» **PASSAGE**
>>>

Is this too big? I’m deploying the app with flyctl from a digitalocean vps. Once done it’s uploading it just restarts. I think I can reduce it by around 500MB if put some work into it. Anything else that could be the problem?
Should be fine! You might need to set a higher grace_period
on the health check in fly.toml, it’s possible it’s just taking too long for the check to start passing.
Docker continues to try and fails to push the image in a loop. There was some problems that would have caused my app not to deploy correctly. I seemed to have fixed them.
I changed the services.tcp_checks to this:
[[services.tcp_checks]]
grace_period = "30s"
interval = "15s"
port = "5005"
restart_limit = 6
timeout = "2s"
There’s nothing in “flyctl logs”
Can you show us your flyctl deploy
logs?
2.2 GB should be fine.
Are you saying you can’t upload it or the app won’t start?
Let us know which app it is (its name). Either here or via private message
the docker push keeps just keeps restarting and then crashes. I removed the docker build part, it built just fine and. I also removed the app name.
Deploying <the app name>
==> Validating app configuration
--> Validating app configuration done
Services
TCP 80/443 ⇢ 5005
==> Creating build context
--> Creating build context done
==> Building image with Docker
<removed docker build info>
got a message { <nil> 0 0 <nil> 0xc000292300}
Successfully built d723ec7f4e8e
Successfully tagged registry.fly.io/<app name>:deployment-1617043397
--> Building image done
==> Pushing image to fly
The push refers to repository [registry.fly.io/<app name>]
4d92a0b0fbb9: Layer already exists
4ee7ba2d5386: Pushing [==================================================>] 2.227GB
5783b15f2d8c: Layer already exists
4f8c60dc2e48: Layer already exists
b65352c298b1: Layer already exists
7a654b19c23c: Layer already exists
885f75ddced3: Layer already exists
50036f2235cb: Layer already exists
606dfd710fed: Layer already exists
6f018c30ff57: Layer already exists
75d16189e3f8: Layer already exists
2346bf194641: Layer already exists
8bdee3f404a1: Layer already exists
e7f6ccee1295: Layer already exists
90864f0e5b9f: Layer already exists
59840d625c92: Layer already exists
da87e334550a: Layer already exists
c5f4367d4a59: Layer already exists
ceecb62b2fcc: Layer already exists
193bc1d68b80: Layer already exists
f0e10b20de19: Layer already exists
It looks like the VM is failing to start after deploying:
Running: `python3 main.py` as root
2021/03/29 19:39:34 listening on [***]:22 (DNS: [fdaa::3]:53)
INFO:root:process
Traceback (most recent call last):
File "main.py", line 16, in <module>
import process
File "/workspace/process.py", line 9, in <module>
import tflite_runtime.interpreter as tflite
ModuleNotFoundError: No module named 'tflite_runtime'
Main child exited normally with code: 1
Does the VM start locally with docker?
That was without the build-arg arguments. Which I would have expect it not to start. I’m going to build a version that doesn’t require the build-arg arguments and see if that helps.
I did “flyctl deploy -i image_name” I don’t think it anything to do with the build-arg. The full image size is 4.7GB, I think not 2.2GB.
I’m going to try to reduce the docker image size.
Are you able to run the docker image locally without getting the ModuleNotFoundError: No module named 'tflite_runtime'
error?
A 4gb+ image should be fine but a single 2gb+ layer is likely the problem. I tried to reproduce but docker keeps crashing on my machine
What is the app doing? What type of data are you putting in the image?

<<<

» **CHALLENGES**
1. In the deployment thread, what full image size does the poster report after running "flyctl deploy -i image_name"?
2. Echo the deployment thread word for word, starting with "That was without" and going on through "docker image size.".

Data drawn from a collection

>>>

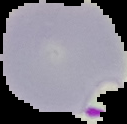

Summary:
  - Image type: segmented cell region on a black background
  - Preparation: thin blood smear
  - Image size: 127×124 pixels
  - Malaria status: parasitized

<<<

» **THE RESPONSES**
1. 4.7GB

2.
That was without the build-arg arguments. Which I would have expect it not to start. I’m going to build a version that doesn’t require the build-arg arguments and see if that helps.
I did “flyctl deploy -i image_name” I don’t think it anything to do with the build-arg. The full image size is 4.7GB, I think not 2.2GB.
I’m going to try to reduce the docker image size.